Subventions et des contributions :

Subvention ou bourse octroyée s'appliquant à plus d'un exercice financier. (2017-2018 à 2022-2023)

Cells in the body of an animal often stop dividing and change into specialized cells and tissues. This fundamental process is called "differentiation". If differentiation is disturbed, then the cells may divide uncontrollably and cause a variety of diseases such as cancer.
We are proposing to study the mechanism of differentiation of breast epithelial cells, which normally produce milk. We have been using as model the cell line HC11 which is derived from breast and behaves in a manner that resembles their behavior in the animal; if prolactin, the lactation hormone is added to the growth medium, then they are converted into milk-producing cells.
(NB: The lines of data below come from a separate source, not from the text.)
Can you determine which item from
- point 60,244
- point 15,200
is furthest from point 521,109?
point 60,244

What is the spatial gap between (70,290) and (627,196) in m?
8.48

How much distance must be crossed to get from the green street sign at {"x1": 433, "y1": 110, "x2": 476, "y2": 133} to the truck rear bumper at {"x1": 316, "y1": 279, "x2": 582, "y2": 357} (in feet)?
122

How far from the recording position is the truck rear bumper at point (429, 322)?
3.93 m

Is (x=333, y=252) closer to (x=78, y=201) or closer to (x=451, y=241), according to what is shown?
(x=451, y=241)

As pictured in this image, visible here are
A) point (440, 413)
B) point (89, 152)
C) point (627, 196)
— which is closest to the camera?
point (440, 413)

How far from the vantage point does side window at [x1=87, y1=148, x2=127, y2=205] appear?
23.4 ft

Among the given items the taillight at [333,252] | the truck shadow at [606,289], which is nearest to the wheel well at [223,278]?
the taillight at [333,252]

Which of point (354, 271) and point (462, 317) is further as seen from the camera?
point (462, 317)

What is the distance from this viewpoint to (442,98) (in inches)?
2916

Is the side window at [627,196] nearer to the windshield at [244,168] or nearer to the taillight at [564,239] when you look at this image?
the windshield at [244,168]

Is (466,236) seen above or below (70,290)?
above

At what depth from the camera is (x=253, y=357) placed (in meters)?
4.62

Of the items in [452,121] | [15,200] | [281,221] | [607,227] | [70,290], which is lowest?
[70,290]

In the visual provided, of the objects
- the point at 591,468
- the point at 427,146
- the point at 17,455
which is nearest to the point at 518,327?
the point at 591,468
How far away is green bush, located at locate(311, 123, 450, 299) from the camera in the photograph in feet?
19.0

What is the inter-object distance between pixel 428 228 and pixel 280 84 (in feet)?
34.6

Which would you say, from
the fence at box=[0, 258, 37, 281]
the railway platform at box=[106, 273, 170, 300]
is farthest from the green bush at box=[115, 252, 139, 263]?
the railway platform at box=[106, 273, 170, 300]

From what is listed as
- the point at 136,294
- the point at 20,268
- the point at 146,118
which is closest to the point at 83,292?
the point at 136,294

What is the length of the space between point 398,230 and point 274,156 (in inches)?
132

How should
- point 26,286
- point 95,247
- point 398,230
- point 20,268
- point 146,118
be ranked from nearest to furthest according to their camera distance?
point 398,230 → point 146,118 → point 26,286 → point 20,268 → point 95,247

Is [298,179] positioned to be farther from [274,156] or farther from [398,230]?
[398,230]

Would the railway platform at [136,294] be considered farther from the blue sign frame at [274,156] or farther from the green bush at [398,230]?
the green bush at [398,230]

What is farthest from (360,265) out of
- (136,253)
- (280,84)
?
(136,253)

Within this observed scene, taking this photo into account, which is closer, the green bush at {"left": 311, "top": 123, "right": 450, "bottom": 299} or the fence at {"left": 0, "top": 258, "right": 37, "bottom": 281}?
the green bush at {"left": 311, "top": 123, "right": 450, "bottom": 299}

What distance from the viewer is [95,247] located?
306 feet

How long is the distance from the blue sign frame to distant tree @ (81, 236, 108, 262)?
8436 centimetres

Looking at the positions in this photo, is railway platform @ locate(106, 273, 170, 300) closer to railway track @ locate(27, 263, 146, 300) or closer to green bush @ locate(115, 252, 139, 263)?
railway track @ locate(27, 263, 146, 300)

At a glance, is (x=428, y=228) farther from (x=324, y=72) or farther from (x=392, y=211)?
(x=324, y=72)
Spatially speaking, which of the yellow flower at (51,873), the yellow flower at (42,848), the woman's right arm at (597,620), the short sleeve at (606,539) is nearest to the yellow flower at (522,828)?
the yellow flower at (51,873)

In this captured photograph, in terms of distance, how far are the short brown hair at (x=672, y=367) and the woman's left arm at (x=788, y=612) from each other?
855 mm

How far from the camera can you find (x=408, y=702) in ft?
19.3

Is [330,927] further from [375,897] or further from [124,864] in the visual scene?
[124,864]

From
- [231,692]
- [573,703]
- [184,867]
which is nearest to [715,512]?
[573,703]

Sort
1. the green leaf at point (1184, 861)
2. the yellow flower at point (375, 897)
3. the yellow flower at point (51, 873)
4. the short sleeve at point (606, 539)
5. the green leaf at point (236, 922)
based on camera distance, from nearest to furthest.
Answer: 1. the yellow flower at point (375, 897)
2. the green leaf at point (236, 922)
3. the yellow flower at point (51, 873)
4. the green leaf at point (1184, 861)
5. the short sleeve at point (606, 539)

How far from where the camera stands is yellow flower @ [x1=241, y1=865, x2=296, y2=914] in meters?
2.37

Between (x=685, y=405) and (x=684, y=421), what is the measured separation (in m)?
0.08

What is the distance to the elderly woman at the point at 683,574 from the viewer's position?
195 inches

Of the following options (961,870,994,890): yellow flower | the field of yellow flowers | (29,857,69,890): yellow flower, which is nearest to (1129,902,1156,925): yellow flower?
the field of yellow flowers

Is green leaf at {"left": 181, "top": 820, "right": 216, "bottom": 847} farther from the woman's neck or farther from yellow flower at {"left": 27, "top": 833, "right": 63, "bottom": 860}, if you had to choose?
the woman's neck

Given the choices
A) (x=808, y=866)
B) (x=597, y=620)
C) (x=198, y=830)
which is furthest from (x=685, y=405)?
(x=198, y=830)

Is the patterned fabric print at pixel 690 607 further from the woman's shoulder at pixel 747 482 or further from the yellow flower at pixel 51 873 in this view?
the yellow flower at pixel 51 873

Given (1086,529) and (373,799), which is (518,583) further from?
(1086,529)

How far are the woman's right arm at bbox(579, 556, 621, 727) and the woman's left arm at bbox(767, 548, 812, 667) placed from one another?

For differentiation to occur, HC11 cells must also adhere to one another. This happens through proteins on the cell surface called "cadherins" that stick to each other like “velcro”. Interestingly, our lab recently demonstrated that besides this structural role, cadherins also activate a protein called "Rac", which, in turn, activates “Stat3”. Since cell to cell adhesion is required for differentiation, which would activate Rac, we are proposing to examine the role of the cadherin/Rac/Stat3 pathway upon the differentiation of HC11 cells.
Our preliminary results demonstrate an interesting phenomenon: Introduction of low levels of a hyperactive form of Rac (RacV12) into the cell increases differentiation, while high levels prevent differentiation and promote cell multiplication. We will now investigate the mechanism of differentiation by examining the effect of hyperactive forms of other cellular components that interact with Rac, such as Stat3, IL6 and others, by increasing or decreasing their activity in the cell using drugs or genetic methods, then examining the effect that these manipulations have upon differentiation.
Anticipated benefits and significance : The project proposed may expose a novel pathway leading from cadherin engagement to Stat3 activation, as being a central determinant of the balance between cell differentiation vs multiplication, that is may be a key for the decision of the cell to follow one or the other of these fundamentally opposite paths. In practical terms, if eg a cancer is driven by activated Rac there would be no need for a drug to inhibit Rac completely to cure the cancer, since low residual levels would actually cause differentiation and reverse the cancer. The knowledge gained may be applicable to other types of situations where cadherin engagement and growth arrest are necessary, such as differentiation of fat cells, muscle or cartilage with a large variety of applications, such as immunity, cancer or embryonic development.
The students who advance this research will obtain valuable expertise on Cell Biology mechanisms and make an impact in both Academic and industrial research.